- Exercise description
Rewrite the data from the line containing "How far are" through the end, substituting "closer" for each "nearer" and leaving everything else unchanged.

- Materials provided
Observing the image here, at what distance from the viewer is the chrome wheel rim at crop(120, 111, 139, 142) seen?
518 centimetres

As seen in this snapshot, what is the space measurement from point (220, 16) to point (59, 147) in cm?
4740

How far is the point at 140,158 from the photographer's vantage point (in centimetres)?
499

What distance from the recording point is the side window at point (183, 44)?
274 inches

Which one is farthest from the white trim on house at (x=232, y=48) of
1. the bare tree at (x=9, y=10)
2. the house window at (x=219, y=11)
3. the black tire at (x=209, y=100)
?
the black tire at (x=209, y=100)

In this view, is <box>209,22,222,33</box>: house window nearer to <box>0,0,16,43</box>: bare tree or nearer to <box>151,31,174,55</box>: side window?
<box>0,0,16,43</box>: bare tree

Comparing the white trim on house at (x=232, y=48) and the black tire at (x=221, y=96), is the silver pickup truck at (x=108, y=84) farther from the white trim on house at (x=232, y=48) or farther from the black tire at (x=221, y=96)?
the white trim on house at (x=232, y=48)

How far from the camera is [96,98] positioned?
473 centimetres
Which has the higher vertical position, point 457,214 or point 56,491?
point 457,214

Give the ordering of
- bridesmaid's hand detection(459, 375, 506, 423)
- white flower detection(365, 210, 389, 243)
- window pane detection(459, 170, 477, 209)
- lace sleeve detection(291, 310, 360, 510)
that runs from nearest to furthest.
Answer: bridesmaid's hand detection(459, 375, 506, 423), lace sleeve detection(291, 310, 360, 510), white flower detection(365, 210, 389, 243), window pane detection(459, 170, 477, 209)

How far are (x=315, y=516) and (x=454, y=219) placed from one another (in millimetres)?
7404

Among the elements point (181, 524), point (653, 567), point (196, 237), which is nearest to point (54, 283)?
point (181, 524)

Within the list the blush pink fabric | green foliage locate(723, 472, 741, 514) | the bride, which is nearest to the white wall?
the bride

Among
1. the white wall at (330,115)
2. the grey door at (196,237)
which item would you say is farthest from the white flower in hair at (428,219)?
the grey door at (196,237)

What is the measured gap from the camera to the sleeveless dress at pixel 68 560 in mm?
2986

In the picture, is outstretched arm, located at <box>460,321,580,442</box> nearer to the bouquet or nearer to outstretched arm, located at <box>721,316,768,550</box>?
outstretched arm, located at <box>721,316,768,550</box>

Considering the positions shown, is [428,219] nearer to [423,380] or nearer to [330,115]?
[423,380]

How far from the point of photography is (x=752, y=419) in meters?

- Result of this task
How far are (x=315, y=516) and (x=454, y=219) placed from one another (in millimetres)?
7404

Among the elements point (181, 524), point (653, 567), point (196, 237), which is nearest to point (54, 283)?
point (181, 524)

Within the list the blush pink fabric | green foliage locate(723, 472, 741, 514) | the bride, which is nearest to the white wall?
the bride

Among
1. the white wall at (330,115)
2. the grey door at (196,237)
which item would you say is farthest from the white flower in hair at (428,219)?
the grey door at (196,237)

What is the measured gap from the camera to the sleeveless dress at pixel 68 560 in mm?
2986

In the picture, is outstretched arm, located at <box>460,321,580,442</box> closer to the bouquet or closer to outstretched arm, located at <box>721,316,768,550</box>?
outstretched arm, located at <box>721,316,768,550</box>

Considering the positions shown, is [428,219] closer to [423,380] or closer to [330,115]?
[423,380]

How far from the point of photography is (x=752, y=419) in meters?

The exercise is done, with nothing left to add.